Written request: Rewrite the listing lines between the line holding "As illustrated in" and the line holding "the broad green leaf at point (160, 168) <", inclusive, as a numbered list, omitting blank lines.
==== Supplied entries
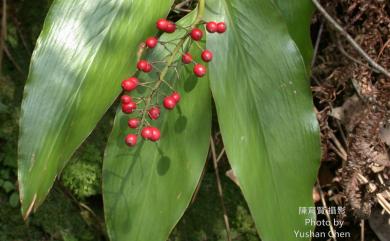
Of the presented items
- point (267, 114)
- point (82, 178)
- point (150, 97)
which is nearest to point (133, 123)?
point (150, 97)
========
==== Supplied entries
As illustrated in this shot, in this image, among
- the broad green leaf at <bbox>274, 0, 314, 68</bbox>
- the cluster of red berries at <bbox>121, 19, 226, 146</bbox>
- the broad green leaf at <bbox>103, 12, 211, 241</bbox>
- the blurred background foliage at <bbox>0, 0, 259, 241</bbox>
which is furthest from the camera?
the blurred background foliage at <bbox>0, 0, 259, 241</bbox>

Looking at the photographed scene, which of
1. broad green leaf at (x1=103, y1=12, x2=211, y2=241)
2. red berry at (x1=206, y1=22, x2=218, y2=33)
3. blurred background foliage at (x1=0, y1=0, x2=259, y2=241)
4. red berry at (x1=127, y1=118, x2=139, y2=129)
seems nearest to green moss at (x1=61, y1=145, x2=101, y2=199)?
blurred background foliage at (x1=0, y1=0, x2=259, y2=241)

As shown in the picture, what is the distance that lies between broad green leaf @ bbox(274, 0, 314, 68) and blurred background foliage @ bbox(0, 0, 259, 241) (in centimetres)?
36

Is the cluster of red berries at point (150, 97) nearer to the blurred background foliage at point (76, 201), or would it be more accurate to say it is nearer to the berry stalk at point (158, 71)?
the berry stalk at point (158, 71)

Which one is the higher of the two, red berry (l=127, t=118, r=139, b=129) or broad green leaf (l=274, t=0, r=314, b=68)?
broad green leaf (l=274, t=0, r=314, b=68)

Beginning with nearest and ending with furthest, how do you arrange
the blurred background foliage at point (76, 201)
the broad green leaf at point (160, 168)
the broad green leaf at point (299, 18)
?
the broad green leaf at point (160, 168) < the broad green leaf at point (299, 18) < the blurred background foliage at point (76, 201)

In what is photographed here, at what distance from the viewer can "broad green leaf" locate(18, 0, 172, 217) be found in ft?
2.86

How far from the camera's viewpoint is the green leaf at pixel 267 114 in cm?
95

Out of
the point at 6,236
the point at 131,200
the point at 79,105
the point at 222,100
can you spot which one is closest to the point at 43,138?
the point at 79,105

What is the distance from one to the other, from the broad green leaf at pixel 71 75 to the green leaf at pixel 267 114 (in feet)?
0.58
========
Final answer:
1. As illustrated in this shot, in this image, among
2. - the broad green leaf at <bbox>274, 0, 314, 68</bbox>
3. - the cluster of red berries at <bbox>121, 19, 226, 146</bbox>
4. - the broad green leaf at <bbox>103, 12, 211, 241</bbox>
5. - the blurred background foliage at <bbox>0, 0, 259, 241</bbox>
6. which is furthest from the camera?
7. the blurred background foliage at <bbox>0, 0, 259, 241</bbox>
8. Looking at the photographed scene, which of
9. 1. broad green leaf at (x1=103, y1=12, x2=211, y2=241)
10. 2. red berry at (x1=206, y1=22, x2=218, y2=33)
11. 3. blurred background foliage at (x1=0, y1=0, x2=259, y2=241)
12. 4. red berry at (x1=127, y1=118, x2=139, y2=129)
13. seems nearest to green moss at (x1=61, y1=145, x2=101, y2=199)?
14. blurred background foliage at (x1=0, y1=0, x2=259, y2=241)
15. As shown in the picture, what is the distance that lies between broad green leaf @ bbox(274, 0, 314, 68) and blurred background foliage @ bbox(0, 0, 259, 241) (in centimetres)?
16. 36
17. Is the cluster of red berries at point (150, 97) nearer to the blurred background foliage at point (76, 201), or would it be more accurate to say it is nearer to the berry stalk at point (158, 71)?
18. the berry stalk at point (158, 71)
19. Which one is the higher of the two, red berry (l=127, t=118, r=139, b=129) or broad green leaf (l=274, t=0, r=314, b=68)?
20. broad green leaf (l=274, t=0, r=314, b=68)
21. Beginning with nearest and ending with furthest, how do you arrange
22. the blurred background foliage at point (76, 201)
23. the broad green leaf at point (160, 168)
24. the broad green leaf at point (299, 18)
25. ?
26. the broad green leaf at point (160, 168) < the broad green leaf at point (299, 18) < the blurred background foliage at point (76, 201)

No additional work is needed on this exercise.